[STATED TASK 1]: In the entries, copy out the lines starting with the one containing "Which single item" and running through the one containing "231 centimetres", both included.
— BEGIN PASSAGE —
| |
|
|
John Kampfner considers a Labour conspiracy theory
Monday 16th May 2005
The next few months threaten to resemble the dying years of John Major. The lesson is that authority, once lost, is seldom regained. By John Kampfner.
So much for favours: three times in the past two years the Chancellor
has bailed out the Prime Minister. Each time, on the decision to go
to war, over the vote on tuition fees, and in the general election
campaign, the thanks have been somewhat short of effusive.
Two people
saved Tony Blair at the hustings - Gordon Brown and Michael Howard.
The Conservative leader has drawn the appropriate conclusion, setting
out a careful timetable for handing over and initiating what might
be an important phase of reflection that the Tories have so far shirked.
Brown did not set conditions for his co-operation during the election
campaign. He worked from the assumption that Blair would enter into
some form of cohabitation after 5 May, leading to a smooth and relatively
quick succession.
He realised on the morning before polling day, however,
that something was afoot. As they chit-chatted during their last couple
of joint appearances, Blair suddenly went coy. Brown immediately started
to worry. At Labour's victory party, Blair made a brief appearance
and thanked those assembled, including Brown only in passing, sandwiched
between John Prescott and Alan Milburn. Then during the reshuffle
saga a few hours later, the consultations with the Chancellor were
cursory.
Behavioural patterns, it seems, do not change. Brown hoped
against hope that Blair would respond differently this time.
Blair still
managed to convince himself and a couple of people around him that
he had received a ringing endorsement from the electorate. He has
also taken to suggesting that Brown has not kept to his side of the "bargain",
the same line he used to justify his decision to renege on his promise
to step down last summer.
With a landslide as a buffer, such altercations
could be dismissed during the first two terms of office as little
more than power play between rivals. The problem now is deeper. The
biggest concern of many MPs is the viability of the Labour Party.
— END PASSAGE —
[STATED TASK 2]: Continue the article on Blair, Brown and the Labour Party from its last sentence onward.
— BEGIN SOURCE DATA —
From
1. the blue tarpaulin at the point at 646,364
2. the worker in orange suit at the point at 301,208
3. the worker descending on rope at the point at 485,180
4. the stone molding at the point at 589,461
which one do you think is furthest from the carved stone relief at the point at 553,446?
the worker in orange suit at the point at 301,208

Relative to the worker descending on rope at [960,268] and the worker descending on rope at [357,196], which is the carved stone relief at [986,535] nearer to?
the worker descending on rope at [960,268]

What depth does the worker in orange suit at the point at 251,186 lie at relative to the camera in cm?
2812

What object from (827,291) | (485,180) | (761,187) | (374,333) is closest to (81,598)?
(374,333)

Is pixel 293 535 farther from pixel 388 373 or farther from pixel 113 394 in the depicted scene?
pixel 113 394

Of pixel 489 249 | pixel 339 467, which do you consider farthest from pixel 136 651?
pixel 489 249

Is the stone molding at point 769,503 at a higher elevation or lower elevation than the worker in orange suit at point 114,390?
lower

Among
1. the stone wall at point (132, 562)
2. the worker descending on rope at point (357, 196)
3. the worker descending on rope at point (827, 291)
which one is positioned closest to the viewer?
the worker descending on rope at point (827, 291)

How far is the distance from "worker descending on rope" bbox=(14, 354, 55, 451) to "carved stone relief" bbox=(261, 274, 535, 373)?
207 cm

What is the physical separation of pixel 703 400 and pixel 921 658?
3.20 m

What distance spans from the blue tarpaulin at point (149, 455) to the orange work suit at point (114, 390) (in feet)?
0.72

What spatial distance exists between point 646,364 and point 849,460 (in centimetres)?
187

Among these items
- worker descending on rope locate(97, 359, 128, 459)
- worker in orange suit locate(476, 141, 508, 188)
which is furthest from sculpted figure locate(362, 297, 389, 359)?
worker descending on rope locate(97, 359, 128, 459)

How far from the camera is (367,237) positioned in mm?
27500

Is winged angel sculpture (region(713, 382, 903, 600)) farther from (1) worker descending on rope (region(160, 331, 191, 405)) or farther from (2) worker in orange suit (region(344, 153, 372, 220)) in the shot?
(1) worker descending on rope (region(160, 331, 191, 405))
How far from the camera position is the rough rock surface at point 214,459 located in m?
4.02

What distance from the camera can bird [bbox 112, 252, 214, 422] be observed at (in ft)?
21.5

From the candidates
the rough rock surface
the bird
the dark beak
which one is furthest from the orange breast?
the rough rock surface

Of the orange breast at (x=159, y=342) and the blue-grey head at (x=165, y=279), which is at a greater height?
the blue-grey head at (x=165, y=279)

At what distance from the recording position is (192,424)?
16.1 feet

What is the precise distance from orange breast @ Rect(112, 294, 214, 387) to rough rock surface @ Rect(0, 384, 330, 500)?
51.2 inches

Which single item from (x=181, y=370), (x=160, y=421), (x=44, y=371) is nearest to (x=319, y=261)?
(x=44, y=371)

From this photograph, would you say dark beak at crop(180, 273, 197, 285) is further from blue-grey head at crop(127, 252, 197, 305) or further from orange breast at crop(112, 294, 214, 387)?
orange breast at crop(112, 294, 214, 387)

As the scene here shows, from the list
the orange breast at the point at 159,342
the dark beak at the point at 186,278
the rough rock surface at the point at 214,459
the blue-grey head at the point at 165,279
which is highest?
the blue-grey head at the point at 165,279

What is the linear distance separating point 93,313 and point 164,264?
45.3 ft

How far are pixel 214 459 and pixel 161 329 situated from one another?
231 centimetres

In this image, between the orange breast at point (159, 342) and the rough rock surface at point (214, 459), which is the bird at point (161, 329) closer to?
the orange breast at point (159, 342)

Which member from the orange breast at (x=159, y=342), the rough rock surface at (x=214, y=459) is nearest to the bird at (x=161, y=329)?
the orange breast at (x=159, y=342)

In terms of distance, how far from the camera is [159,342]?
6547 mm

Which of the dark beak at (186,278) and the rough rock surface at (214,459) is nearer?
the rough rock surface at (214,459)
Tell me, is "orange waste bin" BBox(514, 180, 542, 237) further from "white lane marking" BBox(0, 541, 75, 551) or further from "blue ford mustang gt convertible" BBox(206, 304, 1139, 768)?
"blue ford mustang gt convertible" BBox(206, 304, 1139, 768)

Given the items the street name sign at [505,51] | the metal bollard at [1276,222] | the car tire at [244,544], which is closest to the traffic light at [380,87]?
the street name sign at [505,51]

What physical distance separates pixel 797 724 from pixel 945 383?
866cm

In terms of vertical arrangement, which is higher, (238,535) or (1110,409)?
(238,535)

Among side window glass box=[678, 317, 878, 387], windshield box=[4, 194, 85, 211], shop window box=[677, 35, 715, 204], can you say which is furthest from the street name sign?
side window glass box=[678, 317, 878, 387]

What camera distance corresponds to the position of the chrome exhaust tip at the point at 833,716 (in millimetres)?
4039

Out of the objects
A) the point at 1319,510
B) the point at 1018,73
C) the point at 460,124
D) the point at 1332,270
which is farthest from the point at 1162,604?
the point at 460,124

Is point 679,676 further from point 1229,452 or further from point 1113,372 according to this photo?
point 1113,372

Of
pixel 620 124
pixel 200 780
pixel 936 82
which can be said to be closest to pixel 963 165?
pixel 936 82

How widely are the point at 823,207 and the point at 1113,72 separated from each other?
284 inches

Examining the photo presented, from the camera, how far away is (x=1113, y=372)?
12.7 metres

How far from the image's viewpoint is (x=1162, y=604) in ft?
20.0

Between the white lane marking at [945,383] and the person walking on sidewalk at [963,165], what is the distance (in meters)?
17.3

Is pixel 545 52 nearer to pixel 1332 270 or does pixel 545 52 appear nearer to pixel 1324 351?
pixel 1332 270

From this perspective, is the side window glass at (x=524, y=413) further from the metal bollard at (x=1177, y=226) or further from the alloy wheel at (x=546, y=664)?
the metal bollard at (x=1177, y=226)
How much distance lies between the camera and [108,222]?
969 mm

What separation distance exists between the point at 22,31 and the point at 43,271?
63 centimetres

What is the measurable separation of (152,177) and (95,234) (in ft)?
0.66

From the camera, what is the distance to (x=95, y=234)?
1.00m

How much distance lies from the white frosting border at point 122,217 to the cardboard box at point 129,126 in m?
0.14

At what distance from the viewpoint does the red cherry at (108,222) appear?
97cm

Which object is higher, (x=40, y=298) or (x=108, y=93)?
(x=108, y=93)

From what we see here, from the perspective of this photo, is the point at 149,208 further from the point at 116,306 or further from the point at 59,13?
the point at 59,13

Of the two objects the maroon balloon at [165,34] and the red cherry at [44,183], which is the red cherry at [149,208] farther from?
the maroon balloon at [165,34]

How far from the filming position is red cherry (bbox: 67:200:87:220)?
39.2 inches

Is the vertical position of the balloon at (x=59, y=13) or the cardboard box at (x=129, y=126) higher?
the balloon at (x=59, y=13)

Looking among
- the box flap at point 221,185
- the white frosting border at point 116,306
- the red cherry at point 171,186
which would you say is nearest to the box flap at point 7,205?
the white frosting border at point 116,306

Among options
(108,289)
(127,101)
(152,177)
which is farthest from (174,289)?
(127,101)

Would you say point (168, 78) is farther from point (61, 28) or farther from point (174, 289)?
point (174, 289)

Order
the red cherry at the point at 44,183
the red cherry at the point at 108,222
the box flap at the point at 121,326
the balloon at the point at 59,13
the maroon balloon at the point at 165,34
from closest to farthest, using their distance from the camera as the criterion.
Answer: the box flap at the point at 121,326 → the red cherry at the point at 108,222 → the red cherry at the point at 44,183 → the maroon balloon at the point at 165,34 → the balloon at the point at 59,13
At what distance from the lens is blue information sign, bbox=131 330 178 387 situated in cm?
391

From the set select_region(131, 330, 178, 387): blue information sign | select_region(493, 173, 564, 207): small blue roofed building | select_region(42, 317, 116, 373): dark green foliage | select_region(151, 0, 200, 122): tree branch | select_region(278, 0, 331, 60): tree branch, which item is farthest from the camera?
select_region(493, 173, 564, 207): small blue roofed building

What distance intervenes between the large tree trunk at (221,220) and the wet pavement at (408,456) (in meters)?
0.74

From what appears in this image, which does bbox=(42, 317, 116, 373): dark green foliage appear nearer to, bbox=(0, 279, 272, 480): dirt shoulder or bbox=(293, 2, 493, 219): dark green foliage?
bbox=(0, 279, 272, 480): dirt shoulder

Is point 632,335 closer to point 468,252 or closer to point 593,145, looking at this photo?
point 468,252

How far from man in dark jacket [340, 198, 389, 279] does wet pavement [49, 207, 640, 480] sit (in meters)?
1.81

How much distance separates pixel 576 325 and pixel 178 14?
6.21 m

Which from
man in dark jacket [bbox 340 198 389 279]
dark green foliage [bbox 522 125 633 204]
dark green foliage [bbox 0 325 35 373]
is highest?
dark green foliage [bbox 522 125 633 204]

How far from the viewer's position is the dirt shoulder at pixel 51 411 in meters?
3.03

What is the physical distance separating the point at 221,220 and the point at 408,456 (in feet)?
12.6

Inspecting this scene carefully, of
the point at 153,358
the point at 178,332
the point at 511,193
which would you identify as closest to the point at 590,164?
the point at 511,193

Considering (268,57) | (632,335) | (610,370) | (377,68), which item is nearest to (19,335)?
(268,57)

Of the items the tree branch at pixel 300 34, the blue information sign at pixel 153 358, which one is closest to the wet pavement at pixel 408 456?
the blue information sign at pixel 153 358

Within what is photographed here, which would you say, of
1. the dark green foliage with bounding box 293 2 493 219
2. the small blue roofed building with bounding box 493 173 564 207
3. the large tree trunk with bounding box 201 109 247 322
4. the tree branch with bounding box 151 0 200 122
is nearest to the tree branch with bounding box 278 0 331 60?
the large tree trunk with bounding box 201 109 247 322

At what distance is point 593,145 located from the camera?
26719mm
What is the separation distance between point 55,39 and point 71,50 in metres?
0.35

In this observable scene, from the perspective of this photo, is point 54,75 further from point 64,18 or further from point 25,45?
— END SOURCE DATA —
[TASK OUTPUT 1]:
Which single item from (x=181, y=370), (x=160, y=421), (x=44, y=371) is nearest to (x=319, y=261)?
(x=44, y=371)

From this photograph, would you say dark beak at crop(180, 273, 197, 285) is further from blue-grey head at crop(127, 252, 197, 305) or further from orange breast at crop(112, 294, 214, 387)?
orange breast at crop(112, 294, 214, 387)

As the scene here shows, from the list
the orange breast at the point at 159,342
the dark beak at the point at 186,278
the rough rock surface at the point at 214,459
the blue-grey head at the point at 165,279
which is highest?
the blue-grey head at the point at 165,279

What is the linear distance separating point 93,313 and point 164,264?
45.3 ft

How far are pixel 214 459 and pixel 161 329 situated from one another?
231 centimetres

[TASK OUTPUT 2]:
Brown's main motive in salvaging the campaign was the knowledge that
an even smaller majority would have made his inheritance all the
more precarious.
The next few months threaten to resemble the dying
years of John Major. The lessons then were that divisions open far
more easily than they are healed; disunity (as opposed to healthy
open discussion) is disdained by voters; and authority, once lost,
is seldom regained. Throw into the mix the possible - one should
put it no more strongly than that - rejuvenation of the Conservatives,
the wafer-thin majorities of dozens of Labour MPs, and boundary changes
that will lop off some if not all of the indefensible advantage Labour
enjoyed this month, and the consequences of one or two more years
of the status quo become clear.
The hiatus after this "plague on all your houses" election
need not be wasted. At a meeting of the pressure group Compass a
few days ago, senior figures representing various strands of the
party talked of a change in leadership as being a prerequisite, but
not a solution in itself. They chewed over the definition of progressive
politics. They expressed fears about the haemorrhaging of members
and goodwill in the constituencies. They talked about the relationship
with the Liberal Democrats and pondered the extent to which their
claim to be the radical alternative rang true. They talked about
the dilemma of reconciling the needs of floating and core voters,
including those elements of working-class support that defected to
the BNP or the Tories on the immigration issue.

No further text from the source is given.